_Entries provided_
◇ ◇ ◇

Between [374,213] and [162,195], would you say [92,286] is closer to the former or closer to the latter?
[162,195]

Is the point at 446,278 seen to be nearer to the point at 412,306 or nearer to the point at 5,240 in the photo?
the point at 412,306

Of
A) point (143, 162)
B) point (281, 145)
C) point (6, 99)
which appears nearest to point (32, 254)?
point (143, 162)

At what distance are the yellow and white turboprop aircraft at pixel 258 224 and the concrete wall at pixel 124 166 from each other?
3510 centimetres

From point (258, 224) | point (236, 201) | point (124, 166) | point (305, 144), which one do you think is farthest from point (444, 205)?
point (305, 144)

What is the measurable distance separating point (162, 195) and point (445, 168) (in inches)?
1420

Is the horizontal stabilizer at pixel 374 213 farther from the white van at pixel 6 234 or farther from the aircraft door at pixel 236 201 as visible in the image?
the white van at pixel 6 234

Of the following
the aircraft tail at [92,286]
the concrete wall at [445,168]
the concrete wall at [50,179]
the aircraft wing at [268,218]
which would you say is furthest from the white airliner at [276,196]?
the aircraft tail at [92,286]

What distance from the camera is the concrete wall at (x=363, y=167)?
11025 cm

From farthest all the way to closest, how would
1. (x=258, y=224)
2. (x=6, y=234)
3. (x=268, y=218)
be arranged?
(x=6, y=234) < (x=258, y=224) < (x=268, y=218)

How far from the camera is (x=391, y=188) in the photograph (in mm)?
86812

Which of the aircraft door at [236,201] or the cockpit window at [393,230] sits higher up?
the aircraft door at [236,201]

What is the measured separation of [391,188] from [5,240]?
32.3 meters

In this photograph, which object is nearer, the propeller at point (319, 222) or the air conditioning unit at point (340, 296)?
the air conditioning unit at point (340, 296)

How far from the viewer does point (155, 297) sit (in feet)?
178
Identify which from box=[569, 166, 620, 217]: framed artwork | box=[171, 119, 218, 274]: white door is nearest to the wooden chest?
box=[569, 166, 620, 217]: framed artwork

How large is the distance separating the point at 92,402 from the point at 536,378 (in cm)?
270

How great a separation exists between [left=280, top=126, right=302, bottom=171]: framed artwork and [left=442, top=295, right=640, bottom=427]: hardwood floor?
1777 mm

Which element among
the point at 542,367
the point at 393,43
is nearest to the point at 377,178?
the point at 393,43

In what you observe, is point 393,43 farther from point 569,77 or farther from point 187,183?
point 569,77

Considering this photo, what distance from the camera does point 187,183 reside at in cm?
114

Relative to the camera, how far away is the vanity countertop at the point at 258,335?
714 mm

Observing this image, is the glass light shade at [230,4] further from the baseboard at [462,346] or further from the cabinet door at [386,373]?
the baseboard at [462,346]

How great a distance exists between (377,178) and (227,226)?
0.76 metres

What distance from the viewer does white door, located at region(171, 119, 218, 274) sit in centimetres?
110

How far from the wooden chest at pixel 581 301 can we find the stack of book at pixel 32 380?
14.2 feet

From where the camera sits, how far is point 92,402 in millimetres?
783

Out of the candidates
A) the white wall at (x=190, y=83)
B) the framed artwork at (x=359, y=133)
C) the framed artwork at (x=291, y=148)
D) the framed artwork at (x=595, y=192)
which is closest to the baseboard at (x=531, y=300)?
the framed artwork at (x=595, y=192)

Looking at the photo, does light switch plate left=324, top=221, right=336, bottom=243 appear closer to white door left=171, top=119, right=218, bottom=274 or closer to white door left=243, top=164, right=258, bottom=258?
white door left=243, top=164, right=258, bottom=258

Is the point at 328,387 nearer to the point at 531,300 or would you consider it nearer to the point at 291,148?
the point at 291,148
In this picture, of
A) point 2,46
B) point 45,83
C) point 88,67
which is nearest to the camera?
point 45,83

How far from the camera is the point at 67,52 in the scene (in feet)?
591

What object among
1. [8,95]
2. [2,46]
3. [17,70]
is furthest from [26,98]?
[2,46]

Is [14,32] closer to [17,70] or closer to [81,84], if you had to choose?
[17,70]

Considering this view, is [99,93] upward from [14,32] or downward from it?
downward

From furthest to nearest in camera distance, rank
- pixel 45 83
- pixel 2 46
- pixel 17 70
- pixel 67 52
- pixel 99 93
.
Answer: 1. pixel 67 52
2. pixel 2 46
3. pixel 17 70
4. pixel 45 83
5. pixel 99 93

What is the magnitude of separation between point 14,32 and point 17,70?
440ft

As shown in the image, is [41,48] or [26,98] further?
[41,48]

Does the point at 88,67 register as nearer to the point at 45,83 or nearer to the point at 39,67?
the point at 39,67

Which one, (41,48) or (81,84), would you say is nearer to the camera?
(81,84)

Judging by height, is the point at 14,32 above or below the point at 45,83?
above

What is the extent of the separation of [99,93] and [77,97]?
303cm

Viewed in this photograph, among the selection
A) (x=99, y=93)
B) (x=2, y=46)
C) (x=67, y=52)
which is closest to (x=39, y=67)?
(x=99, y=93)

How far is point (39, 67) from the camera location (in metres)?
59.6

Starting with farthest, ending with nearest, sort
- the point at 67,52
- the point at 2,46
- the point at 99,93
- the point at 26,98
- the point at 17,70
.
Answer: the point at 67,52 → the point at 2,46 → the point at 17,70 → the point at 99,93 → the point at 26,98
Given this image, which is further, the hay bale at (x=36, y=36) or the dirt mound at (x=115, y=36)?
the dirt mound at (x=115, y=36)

◇ ◇ ◇

_Problem to work on_
Above are the records; retype every one exactly.

_Solution_
Between [374,213] and [162,195], would you say [92,286] is closer to the former or closer to the latter?
[162,195]

Is the point at 446,278 seen to be nearer to the point at 412,306 or nearer to the point at 5,240 in the photo?
the point at 412,306

Of
A) point (143, 162)
B) point (281, 145)
C) point (6, 99)
which appears nearest to point (32, 254)?
point (143, 162)

At what distance are the yellow and white turboprop aircraft at pixel 258 224 and the concrete wall at pixel 124 166 from each other?
3510 centimetres

From point (258, 224) | point (236, 201) | point (124, 166) | point (305, 144), which one do you think is farthest from point (444, 205)?
point (305, 144)

What is the measurable distance separating point (162, 195) and point (445, 168) (in inches)?
1420

Is the horizontal stabilizer at pixel 374 213 farther from the white van at pixel 6 234 or farther from the aircraft door at pixel 236 201 as visible in the image?
the white van at pixel 6 234

Of the following
the aircraft tail at [92,286]
the concrete wall at [445,168]
the concrete wall at [50,179]
the aircraft wing at [268,218]
which would you say is furthest from the white airliner at [276,196]?
the aircraft tail at [92,286]

What distance from the camera is the concrete wall at (x=363, y=167)?
11025 cm

From farthest all the way to closest, how would
1. (x=258, y=224)
2. (x=6, y=234)
3. (x=268, y=218)
be arranged?
(x=6, y=234) < (x=258, y=224) < (x=268, y=218)

How far from the camera is (x=391, y=188) in the photograph (in mm)?
86812

Which of the aircraft door at [236,201] or the cockpit window at [393,230] sits higher up?
the aircraft door at [236,201]

What is the measured separation of [391,188] from [5,240]?
32.3 meters

In this photograph, which object is nearer, the propeller at point (319, 222) or the air conditioning unit at point (340, 296)?
the air conditioning unit at point (340, 296)

How far from the viewer does point (155, 297) sit (in feet)?
178
Identify which from box=[569, 166, 620, 217]: framed artwork | box=[171, 119, 218, 274]: white door is nearest to the wooden chest?
box=[569, 166, 620, 217]: framed artwork

How large is the distance separating the point at 92,402 from the point at 536,378 (in cm)?
270

How great a separation exists between [left=280, top=126, right=302, bottom=171]: framed artwork and [left=442, top=295, right=640, bottom=427]: hardwood floor?
1777 mm

Which element among
the point at 542,367
the point at 393,43
is nearest to the point at 377,178?
the point at 393,43

In what you observe, is point 393,43 farther from point 569,77 or farther from point 187,183?
point 569,77

Considering this photo, what distance from the camera does point 187,183 reside at in cm?
114

Relative to the camera, how far away is the vanity countertop at the point at 258,335?
714 mm

Observing this image, is the glass light shade at [230,4] further from the baseboard at [462,346] or further from the cabinet door at [386,373]?
the baseboard at [462,346]

How great a distance exists between (377,178) and (227,226)?
0.76 metres

What distance from the viewer does white door, located at region(171, 119, 218, 274) sit in centimetres?
110

How far from the wooden chest at pixel 581 301 can we find the stack of book at pixel 32 380?
14.2 feet

From where the camera sits, how far is point 92,402 in millimetres?
783

Out of the candidates
A) the white wall at (x=190, y=83)
B) the framed artwork at (x=359, y=133)
C) the framed artwork at (x=291, y=148)
D) the framed artwork at (x=595, y=192)
which is closest to the baseboard at (x=531, y=300)?
the framed artwork at (x=595, y=192)

Looking at the photo, does light switch plate left=324, top=221, right=336, bottom=243 appear closer to white door left=171, top=119, right=218, bottom=274 or closer to white door left=243, top=164, right=258, bottom=258?
white door left=243, top=164, right=258, bottom=258

Is the point at 328,387 nearer to the point at 531,300 or would you consider it nearer to the point at 291,148?
the point at 291,148
In this picture, of
A) point 2,46
B) point 45,83
C) point 88,67
which is nearest to the camera?
point 45,83

How far from the camera is the point at 67,52 in the scene (in feet)?
591

What object among
1. [8,95]
2. [2,46]
3. [17,70]
is furthest from [26,98]?
[2,46]

Is [14,32] closer to [17,70] or closer to [81,84], if you had to choose?
[17,70]

Considering this view, is [99,93] upward from [14,32] or downward from it?
downward

From furthest to nearest in camera distance, rank
- pixel 45 83
- pixel 2 46
- pixel 17 70
- pixel 67 52
- pixel 99 93
.
Answer: 1. pixel 67 52
2. pixel 2 46
3. pixel 17 70
4. pixel 45 83
5. pixel 99 93

What is the magnitude of separation between point 14,32 and point 17,70?
440ft

As shown in the image, is [41,48] or [26,98] further?
[41,48]

Does the point at 88,67 register as nearer to the point at 45,83 or nearer to the point at 39,67?
the point at 39,67

Which one, (41,48) or (81,84), would you say is nearer to the camera?
(81,84)

Judging by height, is the point at 14,32 above or below the point at 45,83?
above

What is the extent of the separation of [99,93] and [77,97]?
303cm

Viewed in this photograph, among the selection
A) (x=99, y=93)
B) (x=2, y=46)
C) (x=67, y=52)
which is closest to (x=39, y=67)?
(x=99, y=93)

How far is point (39, 67) from the camera location (in metres)?
59.6

Starting with farthest, ending with nearest, sort
- the point at 67,52
- the point at 2,46
- the point at 99,93
- the point at 26,98
- the point at 17,70
.
Answer: the point at 67,52 → the point at 2,46 → the point at 17,70 → the point at 99,93 → the point at 26,98
Given this image, which is further, the hay bale at (x=36, y=36) or the dirt mound at (x=115, y=36)?
the dirt mound at (x=115, y=36)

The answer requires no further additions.